## Calculating the GTO but with regularization terms

In [1]:
## Imports
%matplotlib inline
import numpy as np
import pandas as pd
from matplotlib import pyplot as plt
from sklearn.preprocessing import StandardScaler
from sklearn.linear_model import LinearRegression, Lasso, LassoCV
from utils import *
import xarray as xr
import time

### Simple linear model with lasso (l1) regularization

This can be done using the built in scikit-learn Lasso class.

In [56]:
delta_SST = xr.open_dataarray("delta_SST_pr.nc").compute()
delta_precip = xr.open_dataarray("delta_precip_10deg.nc").compute()

In [57]:
delta_SST = delta_SST.sel(lat=slice(60, -60))

Let us compute the GTO for the point with lat = 25.0 and lon = 5.0. To do this we extract the target vector, the precipitation anomaly $\vec{y}$ as

In [58]:
mylat = 25
mylon = 5
y = point_delta_precip_vector(delta_precip, mylat=mylat, mylon=mylon, time_avg='ANNUAL', weight_by_lat=True)

In [59]:
print(y.shape)

(5545,)


The matrix $\mathbf{X}$ represents the SST field perturbations and has dimensions (number of training examples = 5545) x (number of gridpoints = 18624).

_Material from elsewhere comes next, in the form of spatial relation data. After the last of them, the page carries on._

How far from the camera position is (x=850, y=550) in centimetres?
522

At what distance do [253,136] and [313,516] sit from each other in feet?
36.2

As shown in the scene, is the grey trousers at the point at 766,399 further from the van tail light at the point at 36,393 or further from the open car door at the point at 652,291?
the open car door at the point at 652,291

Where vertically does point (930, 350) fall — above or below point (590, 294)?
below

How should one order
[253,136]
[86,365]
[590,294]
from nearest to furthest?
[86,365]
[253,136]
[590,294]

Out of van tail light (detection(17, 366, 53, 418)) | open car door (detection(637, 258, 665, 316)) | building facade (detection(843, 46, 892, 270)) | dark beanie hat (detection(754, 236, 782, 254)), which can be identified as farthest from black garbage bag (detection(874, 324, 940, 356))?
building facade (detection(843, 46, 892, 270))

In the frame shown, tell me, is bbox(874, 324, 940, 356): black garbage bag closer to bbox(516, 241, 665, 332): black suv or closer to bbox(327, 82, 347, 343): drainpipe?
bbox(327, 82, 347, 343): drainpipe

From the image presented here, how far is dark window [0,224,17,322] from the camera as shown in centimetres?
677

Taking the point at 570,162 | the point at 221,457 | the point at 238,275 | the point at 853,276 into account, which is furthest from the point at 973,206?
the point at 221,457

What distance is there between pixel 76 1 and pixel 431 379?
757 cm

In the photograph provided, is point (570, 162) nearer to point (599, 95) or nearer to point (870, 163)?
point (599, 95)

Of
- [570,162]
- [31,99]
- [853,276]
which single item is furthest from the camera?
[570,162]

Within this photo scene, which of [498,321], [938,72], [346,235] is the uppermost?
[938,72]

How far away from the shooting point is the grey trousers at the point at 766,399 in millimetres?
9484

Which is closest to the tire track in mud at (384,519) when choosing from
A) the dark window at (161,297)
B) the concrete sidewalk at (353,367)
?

We must therefore flatten the delta_SST array to these dimensions.

In [60]:
delta_SST.data.shape

(5545, 97, 192)

In [61]:
X = delta_SST.data.reshape(5545, -1)

In [62]:
X.shape

(5545, 18624)

Scale the $\mathbf{X}$ data first using StandardScaler. This removes the mean and scales to unit variance (calculates the z-scores).

In [41]:
#scaler = StandardScaler().fit(X)
#X = scaler.transform(X)

In [67]:
# test method first for a small number of gridpoints
X_testing = X[:,:500]
X_testing.shape

(5545, 500)

### Simple linear regression, no regularization

In [73]:
t0 = time.time()
coeffs = np.array(
for X_gridpoint in X.T: # need to loop over individual gridpoints
    reg = LinearRegression().fit(X_gridpoint.reshape(-1, 1), y)
    coeffs.append(reg.coef_[0])
t1 = time.time()
print("Time elapsed: {} seconds".format(t1 - t0))

Time elapsed: 10.408801555633545 seconds


Q: difference between doing individual regressions for each gridpoint, or doing multiple linear regression (much much slower!) Lasso, custom loss function etc. seems to suffer from the same problem.